Frequently Asked Questions (FAQ’s)

  1. What is Elder Law?

    Clients often ask me to explain how “Elder Law” differs from traditional estate planning. Whereas the estate planner and accountant help the client plan his or her estate, the Elder Law Practitioner counsels the client on how to live his or her remaining years in dignity. Thus, Elder Law concentrates primarily on the person, the elder, and the type of life he or she desires, and only secondarily on his or her estate. After th Elder Law attorney and client complete their work, legal documents have been drafted, tax considerations have been discussed and analyzed, and a plan to protect the elder’s estate has been implemented.

  2. How can an Elder Law Attorney assist me?

    Elder Law is intended to broadly assist “extended living”. An Elder Law Practitioner provides the legal information necessary for persons whose lives will extend or have already extended beyond the time when all children are usually out of the house and when regular employment ceases.

    The Elder Law Attorney can assist in filing claims and obtaining benefits for Social Security, Supplemental Social Security Income, Medicare, Medicaid, Veteran’s benefits and food stamps. Additionally, if you were the target of age discrimination, elder abuse, or your rights as a nursing home resident were violated, the Elder Law Attorney must be consulted.

  3. What legal documents should I have?

    To protect oneself and one’s family in the event of death, disease or disaster, every senior citizen should have each of the following: a will, a durable power of attorney, a healthcare proxy, a living will and a financial inventory.

    A WILL is a legal document that takes effect upon the death of the will maker. If properly drafted and executed, the will is probated and the decedent’s assets distributed according to his or her wishes. It is strongly recommended that each individual periodically update his or her will.

    A POWER OF ATTORNEY is a legal instrument a principal uses that grants authority to his or her agent to manage the financial and personal affairs of the principal in the event the principal becomes incapacitated. A “durable” power of attorney ends at the death of the principal, while a power that is not durable ends when the principal becomes incapacitated. This document can either take effect immediately or can “spring” into effect only upon the principal’s incapacity. Spending a few moments now during competence can save thousands of dollars in court costs later when an action for guardianship or conservatorship is brought.

    A HEALTH CARE PROXY authorizes someone to make medical decisions on your behalf if you are temporarily or permanently unable to do so. It is usually coupled with a living will in which you indicate the type of care you would want if you are to become terminally ill or permanently unconscious. A LIVING WILL in a sense spells out your personal wishes as it relates to medical assistance. If properly drafted, these documents will minimize family squabbles and will largely reduce the amount of controversy surrounding your medical treatment.

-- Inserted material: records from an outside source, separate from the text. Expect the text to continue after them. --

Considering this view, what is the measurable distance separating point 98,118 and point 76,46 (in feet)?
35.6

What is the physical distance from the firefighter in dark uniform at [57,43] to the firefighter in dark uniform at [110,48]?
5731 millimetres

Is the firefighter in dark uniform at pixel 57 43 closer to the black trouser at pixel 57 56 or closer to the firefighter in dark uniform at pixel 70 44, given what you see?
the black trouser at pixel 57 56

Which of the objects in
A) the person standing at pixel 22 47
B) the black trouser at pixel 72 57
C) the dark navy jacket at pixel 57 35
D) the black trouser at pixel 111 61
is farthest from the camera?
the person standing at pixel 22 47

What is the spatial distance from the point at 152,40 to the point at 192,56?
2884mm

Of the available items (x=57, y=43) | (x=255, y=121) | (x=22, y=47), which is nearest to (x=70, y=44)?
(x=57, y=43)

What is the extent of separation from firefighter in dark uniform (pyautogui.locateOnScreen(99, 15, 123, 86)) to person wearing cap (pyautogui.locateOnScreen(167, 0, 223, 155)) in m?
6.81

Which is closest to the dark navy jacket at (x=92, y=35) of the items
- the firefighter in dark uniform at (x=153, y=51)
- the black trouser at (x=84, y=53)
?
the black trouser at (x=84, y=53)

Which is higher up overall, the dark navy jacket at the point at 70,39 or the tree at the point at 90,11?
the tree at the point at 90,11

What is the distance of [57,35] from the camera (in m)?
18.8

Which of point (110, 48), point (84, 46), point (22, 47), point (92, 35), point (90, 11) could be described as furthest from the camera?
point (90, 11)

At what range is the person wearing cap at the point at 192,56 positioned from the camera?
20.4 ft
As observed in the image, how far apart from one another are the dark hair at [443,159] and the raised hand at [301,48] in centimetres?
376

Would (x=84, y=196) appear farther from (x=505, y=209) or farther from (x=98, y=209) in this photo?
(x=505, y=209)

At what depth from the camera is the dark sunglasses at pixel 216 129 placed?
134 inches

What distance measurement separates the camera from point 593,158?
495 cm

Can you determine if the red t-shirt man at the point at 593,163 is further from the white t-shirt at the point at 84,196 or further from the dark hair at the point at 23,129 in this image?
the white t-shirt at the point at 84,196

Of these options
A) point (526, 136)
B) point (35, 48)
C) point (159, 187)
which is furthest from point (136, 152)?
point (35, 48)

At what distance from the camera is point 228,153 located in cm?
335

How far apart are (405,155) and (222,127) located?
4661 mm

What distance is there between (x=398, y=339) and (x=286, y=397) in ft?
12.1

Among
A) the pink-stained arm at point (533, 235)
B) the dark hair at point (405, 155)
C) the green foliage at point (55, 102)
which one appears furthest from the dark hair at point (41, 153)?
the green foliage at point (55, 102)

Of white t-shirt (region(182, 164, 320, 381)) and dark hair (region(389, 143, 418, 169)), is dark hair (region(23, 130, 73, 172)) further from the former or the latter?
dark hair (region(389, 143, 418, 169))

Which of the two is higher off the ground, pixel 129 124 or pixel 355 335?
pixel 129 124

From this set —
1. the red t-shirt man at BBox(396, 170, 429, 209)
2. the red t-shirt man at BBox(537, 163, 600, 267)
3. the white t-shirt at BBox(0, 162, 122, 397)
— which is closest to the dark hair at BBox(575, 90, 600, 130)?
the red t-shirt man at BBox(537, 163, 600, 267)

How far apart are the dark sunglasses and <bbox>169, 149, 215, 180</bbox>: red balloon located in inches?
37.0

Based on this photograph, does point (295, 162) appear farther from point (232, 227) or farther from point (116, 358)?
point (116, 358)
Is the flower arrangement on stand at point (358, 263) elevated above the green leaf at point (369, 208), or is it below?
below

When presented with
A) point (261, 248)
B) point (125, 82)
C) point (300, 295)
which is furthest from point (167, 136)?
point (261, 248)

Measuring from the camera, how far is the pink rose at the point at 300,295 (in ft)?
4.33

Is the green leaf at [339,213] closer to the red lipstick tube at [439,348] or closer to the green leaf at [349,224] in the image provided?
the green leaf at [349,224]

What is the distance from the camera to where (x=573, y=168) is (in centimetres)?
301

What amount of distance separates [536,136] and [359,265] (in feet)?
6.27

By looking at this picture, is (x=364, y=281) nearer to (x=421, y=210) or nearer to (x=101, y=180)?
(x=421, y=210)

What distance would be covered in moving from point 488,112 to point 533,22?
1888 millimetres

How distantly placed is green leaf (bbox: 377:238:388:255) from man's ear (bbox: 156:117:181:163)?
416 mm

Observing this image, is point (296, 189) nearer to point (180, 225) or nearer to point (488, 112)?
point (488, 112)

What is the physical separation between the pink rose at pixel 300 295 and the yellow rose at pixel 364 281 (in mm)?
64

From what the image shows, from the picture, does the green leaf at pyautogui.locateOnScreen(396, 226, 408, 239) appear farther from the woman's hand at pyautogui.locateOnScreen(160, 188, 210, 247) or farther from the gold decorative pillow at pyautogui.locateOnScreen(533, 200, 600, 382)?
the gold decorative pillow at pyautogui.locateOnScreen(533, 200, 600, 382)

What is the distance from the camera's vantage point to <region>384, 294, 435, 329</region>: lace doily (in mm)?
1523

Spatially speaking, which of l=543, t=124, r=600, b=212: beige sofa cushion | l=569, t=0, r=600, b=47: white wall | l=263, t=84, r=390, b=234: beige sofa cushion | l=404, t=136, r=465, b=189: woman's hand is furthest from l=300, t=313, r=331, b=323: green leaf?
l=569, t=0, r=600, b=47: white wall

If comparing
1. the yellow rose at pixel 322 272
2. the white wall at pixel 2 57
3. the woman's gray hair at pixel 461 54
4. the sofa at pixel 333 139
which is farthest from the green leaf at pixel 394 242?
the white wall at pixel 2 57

    It is also important to maintain a personal FINANCIAL INVENTORY that lists your professional advisers, insurance policies, and investment accounts. Some of the items that should be recorded include: the names and phone numbers of your attorney, your accountant, and investment consultant; the location of important documents such as your will, property deeds, and power of attorney; and a list with account numbers of insurance policies, bank accounts, and investment accounts.

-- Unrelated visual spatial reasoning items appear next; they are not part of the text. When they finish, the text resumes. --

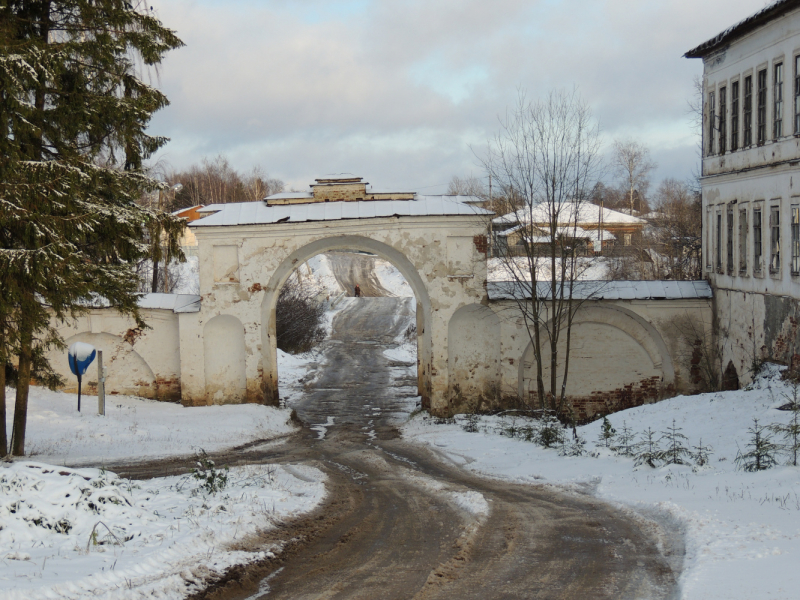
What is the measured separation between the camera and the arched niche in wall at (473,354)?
19969 mm

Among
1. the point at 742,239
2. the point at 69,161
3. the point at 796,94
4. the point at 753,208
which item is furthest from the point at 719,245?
the point at 69,161

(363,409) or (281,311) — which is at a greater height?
(281,311)

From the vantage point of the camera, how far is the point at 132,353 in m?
20.6

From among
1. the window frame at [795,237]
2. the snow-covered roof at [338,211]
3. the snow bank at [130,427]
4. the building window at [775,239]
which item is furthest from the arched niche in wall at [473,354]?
the window frame at [795,237]

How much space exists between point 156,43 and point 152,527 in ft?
28.6

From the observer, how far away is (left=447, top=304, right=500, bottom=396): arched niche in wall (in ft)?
65.5

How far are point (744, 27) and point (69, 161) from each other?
15.5 m

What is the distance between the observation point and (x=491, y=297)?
19.5 metres

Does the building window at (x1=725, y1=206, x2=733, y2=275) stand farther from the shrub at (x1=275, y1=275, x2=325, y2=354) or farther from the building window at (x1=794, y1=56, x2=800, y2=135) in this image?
the shrub at (x1=275, y1=275, x2=325, y2=354)

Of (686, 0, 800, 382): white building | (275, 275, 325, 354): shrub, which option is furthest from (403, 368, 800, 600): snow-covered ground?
(275, 275, 325, 354): shrub

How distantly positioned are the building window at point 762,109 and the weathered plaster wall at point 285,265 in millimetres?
6985

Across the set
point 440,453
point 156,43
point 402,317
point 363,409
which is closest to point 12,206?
point 156,43

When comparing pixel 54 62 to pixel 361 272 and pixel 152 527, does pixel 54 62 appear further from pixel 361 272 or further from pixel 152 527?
pixel 361 272

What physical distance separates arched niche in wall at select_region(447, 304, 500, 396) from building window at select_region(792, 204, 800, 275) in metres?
7.39
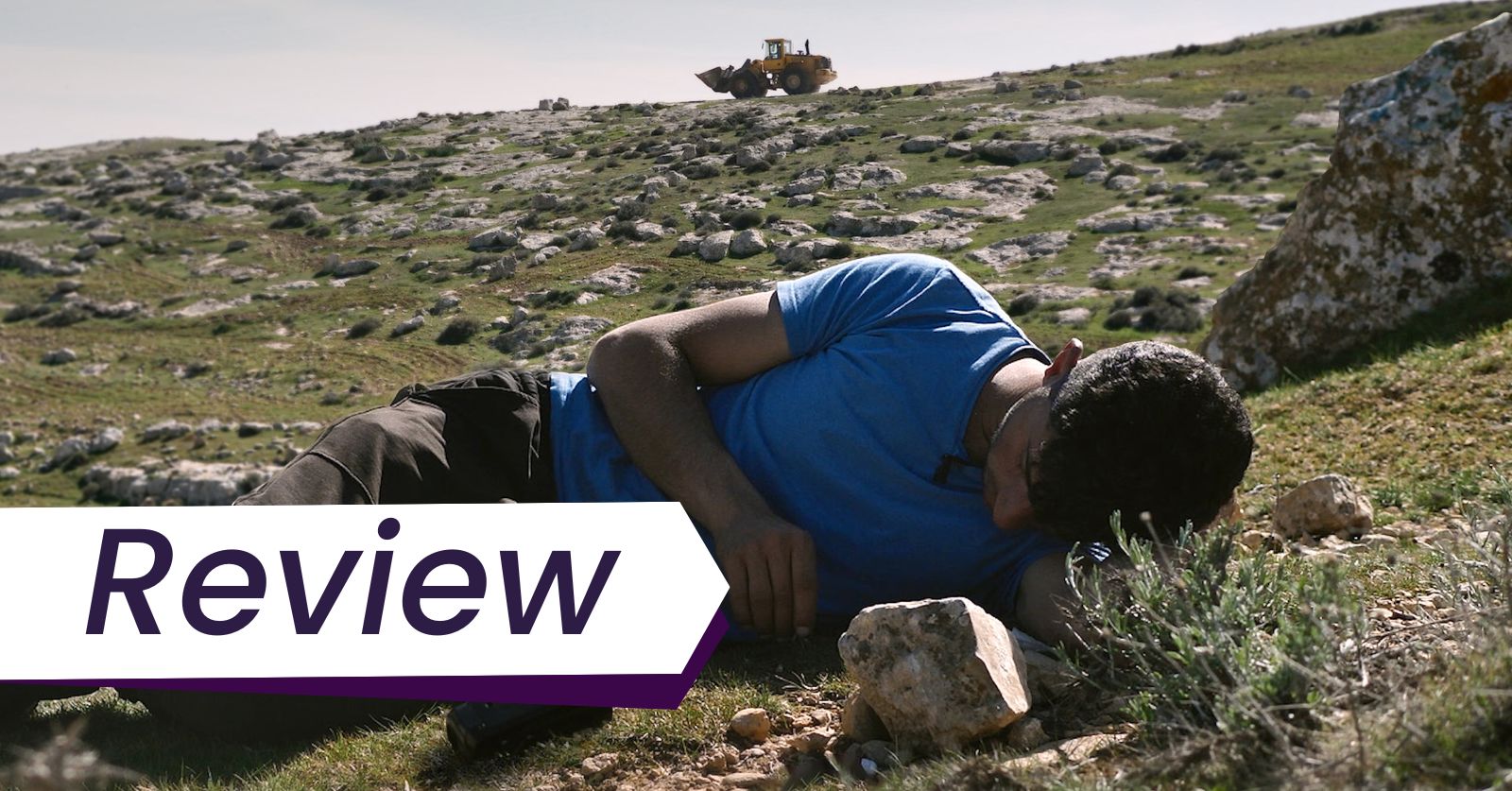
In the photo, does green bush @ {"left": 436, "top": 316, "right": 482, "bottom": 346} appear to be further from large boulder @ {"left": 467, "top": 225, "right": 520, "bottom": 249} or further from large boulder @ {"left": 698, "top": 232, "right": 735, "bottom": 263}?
large boulder @ {"left": 698, "top": 232, "right": 735, "bottom": 263}

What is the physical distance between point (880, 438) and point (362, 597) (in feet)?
5.71

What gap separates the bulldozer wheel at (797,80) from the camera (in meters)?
26.3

  4. How does the gift and estate taxes work?

    Generally speaking, any time you make a gift over $14,000 to an individual during the year, you will have to file a gift tax return but may not have to pay gift taxes on this transfer. With respect to the NJ estate tax, each person is entitled to a credit of $675,000. Thus, if your estate at the date of death is valued at $675,000 or less, this tax is of no consequence to you.

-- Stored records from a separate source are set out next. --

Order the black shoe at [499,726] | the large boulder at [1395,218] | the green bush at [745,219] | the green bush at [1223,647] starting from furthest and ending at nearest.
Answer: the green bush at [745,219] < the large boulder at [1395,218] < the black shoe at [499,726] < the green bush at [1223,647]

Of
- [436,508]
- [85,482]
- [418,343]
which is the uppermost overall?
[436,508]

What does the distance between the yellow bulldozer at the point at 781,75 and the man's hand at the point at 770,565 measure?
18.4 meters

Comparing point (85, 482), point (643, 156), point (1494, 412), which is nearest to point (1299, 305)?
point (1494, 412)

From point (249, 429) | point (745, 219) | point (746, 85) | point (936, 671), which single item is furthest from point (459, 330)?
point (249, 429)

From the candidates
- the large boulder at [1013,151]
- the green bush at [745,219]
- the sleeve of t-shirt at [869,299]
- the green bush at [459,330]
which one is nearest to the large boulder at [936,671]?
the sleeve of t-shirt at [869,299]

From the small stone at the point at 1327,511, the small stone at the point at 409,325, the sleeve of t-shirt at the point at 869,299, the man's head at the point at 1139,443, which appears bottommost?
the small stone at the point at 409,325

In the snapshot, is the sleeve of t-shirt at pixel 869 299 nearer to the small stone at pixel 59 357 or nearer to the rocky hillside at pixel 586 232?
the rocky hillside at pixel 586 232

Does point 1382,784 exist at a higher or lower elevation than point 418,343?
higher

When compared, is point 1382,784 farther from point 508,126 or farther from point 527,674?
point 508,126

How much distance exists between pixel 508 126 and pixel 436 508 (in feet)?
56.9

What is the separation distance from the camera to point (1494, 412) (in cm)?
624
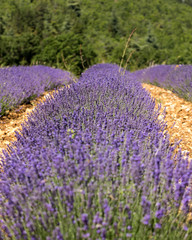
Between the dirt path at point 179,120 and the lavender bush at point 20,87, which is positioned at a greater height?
the dirt path at point 179,120

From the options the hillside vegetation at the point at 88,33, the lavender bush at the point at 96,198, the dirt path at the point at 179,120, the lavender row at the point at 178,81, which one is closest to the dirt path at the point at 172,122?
the dirt path at the point at 179,120

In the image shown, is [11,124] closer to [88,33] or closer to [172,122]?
[172,122]

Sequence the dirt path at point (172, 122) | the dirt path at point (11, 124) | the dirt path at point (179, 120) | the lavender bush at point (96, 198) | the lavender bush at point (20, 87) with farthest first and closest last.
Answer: the lavender bush at point (20, 87) < the dirt path at point (11, 124) < the dirt path at point (172, 122) < the dirt path at point (179, 120) < the lavender bush at point (96, 198)

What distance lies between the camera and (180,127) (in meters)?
3.43

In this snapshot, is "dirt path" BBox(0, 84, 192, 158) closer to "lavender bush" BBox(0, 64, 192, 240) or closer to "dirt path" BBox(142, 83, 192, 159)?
"dirt path" BBox(142, 83, 192, 159)

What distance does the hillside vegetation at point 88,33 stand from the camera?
11.2m

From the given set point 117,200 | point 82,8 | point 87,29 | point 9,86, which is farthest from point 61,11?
point 117,200

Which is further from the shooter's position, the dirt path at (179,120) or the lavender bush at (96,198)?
the dirt path at (179,120)

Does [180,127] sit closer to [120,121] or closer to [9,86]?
[120,121]

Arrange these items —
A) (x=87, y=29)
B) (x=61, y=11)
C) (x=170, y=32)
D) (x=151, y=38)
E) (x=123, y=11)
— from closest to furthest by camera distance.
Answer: (x=151, y=38) < (x=61, y=11) < (x=87, y=29) < (x=170, y=32) < (x=123, y=11)

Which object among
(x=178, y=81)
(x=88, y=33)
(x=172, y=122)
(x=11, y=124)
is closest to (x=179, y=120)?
(x=172, y=122)

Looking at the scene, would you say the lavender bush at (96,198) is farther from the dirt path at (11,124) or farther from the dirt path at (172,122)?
the dirt path at (11,124)

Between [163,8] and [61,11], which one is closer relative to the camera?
[61,11]

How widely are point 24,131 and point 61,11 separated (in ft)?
80.2
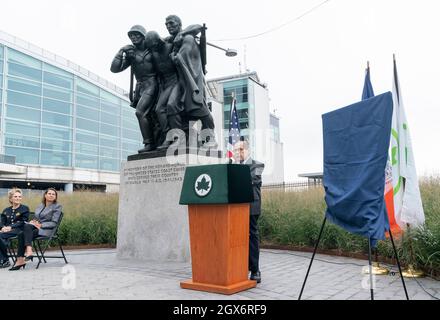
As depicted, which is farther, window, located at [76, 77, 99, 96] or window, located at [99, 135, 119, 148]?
window, located at [99, 135, 119, 148]

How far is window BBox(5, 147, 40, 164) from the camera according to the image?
38938mm

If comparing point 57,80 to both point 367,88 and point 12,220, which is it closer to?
point 12,220

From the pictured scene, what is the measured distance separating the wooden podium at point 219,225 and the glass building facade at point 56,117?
38.5 metres

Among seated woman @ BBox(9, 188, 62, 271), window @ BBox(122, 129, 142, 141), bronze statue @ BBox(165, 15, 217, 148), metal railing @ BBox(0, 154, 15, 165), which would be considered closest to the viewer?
seated woman @ BBox(9, 188, 62, 271)

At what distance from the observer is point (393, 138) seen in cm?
535

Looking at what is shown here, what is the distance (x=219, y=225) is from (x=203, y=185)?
1.74 ft

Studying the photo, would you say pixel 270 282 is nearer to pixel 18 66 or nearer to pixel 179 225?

  5. In the event I need nursing home care, what alternatives are available to help pay these expenses?

    On the average, nursing home expenses in New Jersey exceed $100,000 a year. Four primary resources are available to help pay for these skyrocketing nursing home costs. They include long term nursing home insurance, private pay, Medicare, and Medicaid. Proper estate planning is critical to ensure that you qualify for government programs like Medicaid so that the nursing home costs are paid by the government and not by you. If so, your assets will remain protected, and can instead be distributed to your spouse, children, or favorite charity as you see fit.